There isn’t much nice I can say about the rest of it, I’m afraid. The score, as I’ve hinted, is intrusive and rarely fits the mood of the scene. Thematically, it’s a bit of a mess: The preciousness of human life, how fleeting it is, ah me, oh my, such pathos, now let’s go murder 50 faceless goons with headshots that totally go SPLAT all over the walls.

The action is frequently preposterous—upon discovering her rapid-healing abilities, Layne’s squad-mates immediately turn on her. Why? Andy abducts Layne from a US army base in Afghanistan in a Humvee. How? Layne drives about a creepily empty London, streets totally deserted, until after the big escape and then cops and a crowd show up. What? I’m not a fan of the Cinema Sins style of criticism and searching for “plot holes” but this movie simply constricts itself in nonsensical plot lines.
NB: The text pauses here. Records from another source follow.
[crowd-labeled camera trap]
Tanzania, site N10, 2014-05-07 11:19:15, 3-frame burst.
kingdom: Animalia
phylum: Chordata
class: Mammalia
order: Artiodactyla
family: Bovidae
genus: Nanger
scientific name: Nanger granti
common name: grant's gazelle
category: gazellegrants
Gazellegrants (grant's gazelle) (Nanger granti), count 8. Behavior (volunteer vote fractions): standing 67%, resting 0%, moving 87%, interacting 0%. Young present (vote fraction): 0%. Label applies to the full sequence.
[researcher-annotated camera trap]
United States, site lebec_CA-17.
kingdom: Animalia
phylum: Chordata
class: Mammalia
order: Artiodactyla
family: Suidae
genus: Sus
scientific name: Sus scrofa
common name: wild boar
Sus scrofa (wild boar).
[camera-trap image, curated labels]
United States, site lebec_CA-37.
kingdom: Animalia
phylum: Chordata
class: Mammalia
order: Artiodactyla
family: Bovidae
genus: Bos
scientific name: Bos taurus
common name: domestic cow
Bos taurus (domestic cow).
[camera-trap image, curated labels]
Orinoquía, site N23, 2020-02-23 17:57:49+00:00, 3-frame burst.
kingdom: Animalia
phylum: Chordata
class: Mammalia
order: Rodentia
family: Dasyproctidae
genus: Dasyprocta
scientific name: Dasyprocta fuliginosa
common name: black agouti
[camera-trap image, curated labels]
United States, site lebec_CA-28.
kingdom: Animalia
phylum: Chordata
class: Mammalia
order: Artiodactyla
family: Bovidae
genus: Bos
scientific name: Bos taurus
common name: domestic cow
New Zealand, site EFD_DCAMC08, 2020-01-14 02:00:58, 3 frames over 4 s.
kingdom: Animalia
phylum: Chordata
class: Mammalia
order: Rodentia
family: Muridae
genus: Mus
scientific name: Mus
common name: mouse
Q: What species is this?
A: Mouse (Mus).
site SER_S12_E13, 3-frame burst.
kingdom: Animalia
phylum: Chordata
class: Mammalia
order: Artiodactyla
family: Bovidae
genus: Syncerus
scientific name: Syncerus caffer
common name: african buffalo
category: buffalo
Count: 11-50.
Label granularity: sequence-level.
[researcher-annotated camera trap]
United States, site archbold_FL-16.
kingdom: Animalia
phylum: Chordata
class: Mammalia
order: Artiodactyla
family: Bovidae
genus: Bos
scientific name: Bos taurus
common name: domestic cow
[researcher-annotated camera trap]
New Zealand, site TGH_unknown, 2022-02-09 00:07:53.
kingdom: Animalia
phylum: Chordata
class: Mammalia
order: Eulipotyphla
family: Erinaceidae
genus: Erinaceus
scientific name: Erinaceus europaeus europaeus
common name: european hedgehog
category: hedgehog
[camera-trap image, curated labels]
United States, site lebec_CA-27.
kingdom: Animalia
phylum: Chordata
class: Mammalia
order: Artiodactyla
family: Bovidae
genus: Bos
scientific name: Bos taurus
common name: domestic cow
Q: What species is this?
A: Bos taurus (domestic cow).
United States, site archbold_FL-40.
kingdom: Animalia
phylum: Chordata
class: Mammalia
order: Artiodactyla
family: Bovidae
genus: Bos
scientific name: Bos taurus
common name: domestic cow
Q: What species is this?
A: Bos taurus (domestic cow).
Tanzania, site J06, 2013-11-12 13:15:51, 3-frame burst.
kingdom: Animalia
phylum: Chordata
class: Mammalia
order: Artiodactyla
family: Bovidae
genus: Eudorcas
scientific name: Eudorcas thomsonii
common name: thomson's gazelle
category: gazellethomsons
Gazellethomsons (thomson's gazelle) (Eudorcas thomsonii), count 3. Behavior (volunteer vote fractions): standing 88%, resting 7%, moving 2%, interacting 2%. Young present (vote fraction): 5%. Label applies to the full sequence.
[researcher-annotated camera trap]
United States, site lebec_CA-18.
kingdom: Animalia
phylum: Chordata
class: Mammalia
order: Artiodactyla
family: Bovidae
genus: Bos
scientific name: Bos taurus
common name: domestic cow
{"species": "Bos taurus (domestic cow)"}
[Gummi Bear viral song from 2007 playing]

But none of it matters. This is a movie for all the Charlize Theron stans out there. Your queen kicks ass. Yeah! In what feels like a deliberate shot at macho action-movie tropes, she’s a lesbian, Marwan and Luca’s characters are a gay couple, the new addition to the team is a black woman, the bad guy is a white dude with an army of white dudes in cop gear. I can tell the online discourse for this movie is going to be dominated by the presence of these elements. If representation matters to you, then all the headthumpingly dull plotting and wooden characterization probably won’t make any difference. If SJW-ness or whatever are your personal bugbear, no number of killer action scenes would have saved it.

It just has to be good enough to get a pass with its target audience, and they’ll defend it to the death. A thousand words of mine aren’t going to change any minds one way or the other. So I’ll stop.